With all the Wall Street talk going on about when and about how much the Federal Reserve will begin to increase interest rates, Buffett mentioned that the moves of the central bank have no bearing whatsoever on his overall investment strategies. “I really don’t care about whether the Fed is going to raise interest rates.”
Buffett mentioned that he purchases businesses that he feels will be good for the next 50 years – such as the deal that he announced during his interview on CNBC where he said that he is going to buy the largest privately held car dealership group in the nation, the Van Tuyl Group.
The Capitulation at Coca-Cola
Another topic of conversation was when Buffett addressed the newly overhauled executive compensation plan at Coca-Cola, saying in that it “makes great, great sense.”
Earlier in the year, Warren Buffett chose not to vote on the controversial equity compensation plan at the beverage maker, and he called it “excessive.”
But after some tweaks were made that shift it around compensation toward cash focused payments and away from stock options, Buffett said that this newer plan is “totally logical from a shareholder standpoint and from the standpoint of motivating employees.”
David Winters, activist investor and the chief executive officer of Wintergreen Advisers, spoke out against the original plan from Coca-Cola and pressured them to change it. Winters told “Closing Bell” on CNBC, “This new release is an improvement. But there’s more to go to improve Coke’s margins.”
Buffett then spoke about Burger King’s plans to acquire Tim Hortons, based out of Ontario, Canada for around $11 billion. This will create a new company that is based in Canada, but the deal has nothing to do with a necessity or desire to pay lower taxes.

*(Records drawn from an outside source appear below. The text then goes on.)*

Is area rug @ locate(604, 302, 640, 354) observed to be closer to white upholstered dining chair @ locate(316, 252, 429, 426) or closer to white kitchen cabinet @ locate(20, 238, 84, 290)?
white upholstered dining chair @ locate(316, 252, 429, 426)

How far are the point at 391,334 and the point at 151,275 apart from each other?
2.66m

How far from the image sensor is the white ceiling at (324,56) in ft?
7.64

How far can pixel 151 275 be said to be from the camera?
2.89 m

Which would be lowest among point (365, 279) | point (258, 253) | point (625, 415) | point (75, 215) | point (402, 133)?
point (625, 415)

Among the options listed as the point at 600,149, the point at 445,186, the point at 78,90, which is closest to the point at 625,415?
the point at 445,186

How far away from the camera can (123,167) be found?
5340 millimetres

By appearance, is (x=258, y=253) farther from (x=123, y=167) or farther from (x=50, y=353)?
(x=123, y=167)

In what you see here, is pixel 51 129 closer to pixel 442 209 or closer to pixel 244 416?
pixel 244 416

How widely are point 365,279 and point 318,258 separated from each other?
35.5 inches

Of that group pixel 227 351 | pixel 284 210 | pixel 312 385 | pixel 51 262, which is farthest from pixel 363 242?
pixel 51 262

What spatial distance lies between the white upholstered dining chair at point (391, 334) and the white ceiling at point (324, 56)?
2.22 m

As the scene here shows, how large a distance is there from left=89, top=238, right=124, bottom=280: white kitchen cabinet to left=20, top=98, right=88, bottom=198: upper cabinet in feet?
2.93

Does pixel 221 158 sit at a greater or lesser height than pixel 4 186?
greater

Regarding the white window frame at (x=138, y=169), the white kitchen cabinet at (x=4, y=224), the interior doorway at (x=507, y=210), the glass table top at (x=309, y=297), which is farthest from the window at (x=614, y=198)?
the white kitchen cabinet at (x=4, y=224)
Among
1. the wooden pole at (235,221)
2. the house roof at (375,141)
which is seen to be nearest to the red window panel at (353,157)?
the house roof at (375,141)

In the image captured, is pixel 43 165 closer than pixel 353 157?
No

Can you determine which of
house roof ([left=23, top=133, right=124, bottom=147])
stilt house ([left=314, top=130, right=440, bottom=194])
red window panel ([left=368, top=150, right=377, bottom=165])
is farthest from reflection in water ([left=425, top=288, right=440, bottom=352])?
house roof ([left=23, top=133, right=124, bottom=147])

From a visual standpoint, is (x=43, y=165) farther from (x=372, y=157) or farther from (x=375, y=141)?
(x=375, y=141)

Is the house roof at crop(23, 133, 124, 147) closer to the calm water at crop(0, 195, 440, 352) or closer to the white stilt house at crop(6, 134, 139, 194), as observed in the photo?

Buffett is going to help fund this deal by providing $3 billion of preferred equity financing.
“Most inversion deals have a big tax motivation, but this one didn’t,” said the boss of Berkshire Hathaway.
He told us that the highest federal tax bill of Burger King in recent years was only $30 million. If Burger King chose to borrow money and move Hortons to the United States, it would spend a lot more than that, said Buffett.
Buffett chose not to comment on whether he agrees with Pres. Barack Obama about tax inversions deals being unpatriotic.
But he did mention that he believes that we should change the US corporate tax code so that companies in America would not have such a major disadvantage on the world stage. Many of the European countries and elsewhere have lower business taxes when compared to the United States.